字幕版の方は我らがクリス・プラットとアニャが声を当ててるし。あとジャック・ブラックも。

てなワケで、当然字幕版を鑑賞。
一応IMAX3D上映で見たけど、3Dで見る意義はそこまでなかった。

✏️で、このゲームどこで売ってるんですか
”壮大にカネと時間と手間をかけた、「マリオの世界」を紹介するプロモーション映像”的な素晴らしい映画体験だった。

もう自分がマリオのゲーム作品から離れて何年になるだろう…
最後にきちんとプレイした3Dアクションはゲームキューブの「スーパーマリオサンシャイン」(2002年発売)なのでもう20年も前だ。

その後はちらほら入ってくる新作のニュースだとか、弟がプレイするマリオのゲームを横目で見ていたくらい。

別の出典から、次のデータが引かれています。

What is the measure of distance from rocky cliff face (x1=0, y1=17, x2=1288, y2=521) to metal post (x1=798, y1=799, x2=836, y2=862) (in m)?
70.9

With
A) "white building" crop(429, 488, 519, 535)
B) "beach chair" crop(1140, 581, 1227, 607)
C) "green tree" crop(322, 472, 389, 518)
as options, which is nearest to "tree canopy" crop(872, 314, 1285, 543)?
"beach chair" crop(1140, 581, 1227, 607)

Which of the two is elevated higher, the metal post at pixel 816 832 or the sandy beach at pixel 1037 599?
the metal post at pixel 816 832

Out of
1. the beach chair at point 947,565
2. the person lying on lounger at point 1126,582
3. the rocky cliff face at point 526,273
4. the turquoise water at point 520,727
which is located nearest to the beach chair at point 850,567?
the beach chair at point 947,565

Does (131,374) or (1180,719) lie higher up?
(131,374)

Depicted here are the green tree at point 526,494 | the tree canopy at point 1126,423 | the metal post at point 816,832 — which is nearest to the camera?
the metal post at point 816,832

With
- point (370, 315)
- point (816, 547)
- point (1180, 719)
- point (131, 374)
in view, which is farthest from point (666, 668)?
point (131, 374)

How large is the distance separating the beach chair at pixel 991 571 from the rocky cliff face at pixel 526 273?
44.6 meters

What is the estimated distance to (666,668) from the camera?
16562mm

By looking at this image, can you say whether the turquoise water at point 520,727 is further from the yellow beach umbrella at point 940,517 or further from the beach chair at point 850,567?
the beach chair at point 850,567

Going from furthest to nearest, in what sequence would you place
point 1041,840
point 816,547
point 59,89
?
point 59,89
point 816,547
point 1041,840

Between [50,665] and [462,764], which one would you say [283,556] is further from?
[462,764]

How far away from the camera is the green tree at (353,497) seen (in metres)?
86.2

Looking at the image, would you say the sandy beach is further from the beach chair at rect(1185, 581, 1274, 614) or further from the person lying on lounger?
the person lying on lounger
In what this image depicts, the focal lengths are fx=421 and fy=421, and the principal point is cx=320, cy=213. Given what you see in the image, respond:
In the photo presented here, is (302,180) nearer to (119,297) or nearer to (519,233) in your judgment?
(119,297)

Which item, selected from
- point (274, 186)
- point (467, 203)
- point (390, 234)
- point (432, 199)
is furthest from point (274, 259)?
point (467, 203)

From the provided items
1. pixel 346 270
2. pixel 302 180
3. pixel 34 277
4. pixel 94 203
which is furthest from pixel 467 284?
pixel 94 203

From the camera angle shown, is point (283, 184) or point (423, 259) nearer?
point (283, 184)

そんな自分でも「早くコントローラーを握らせてくれよ!」そう言いたくなるほど、開始数分でこの映画の世界観に一気に引き込まれた。

✏️練り上げられたストーリー
上映時間がおよそ90分とは思えぬほどストーリーと世界観に厚みがある。
一切の過不足なく、マリオたちのめまぐるしい活躍を堪能できる作品づくりには脱帽の一言。

1981年、アーケード版「ドンキーコング」でマリオが初登場してから約40年。
(ちなみに同作では「マリオ」という名前はついておらず、正式にマリオとなったのは後年発売の「ドンキーコングJR.」というゲーム)

自分のような「かつてマリオをプレイしていた」ようなファンから、「今も昔もマリオをプレイしている」ゴリゴリのファン、そして「つい最近マリオを遊び始めた」ちびっ子のファンまで、マリオのファン層は恐らくこの世のどんなものよりも幅広い。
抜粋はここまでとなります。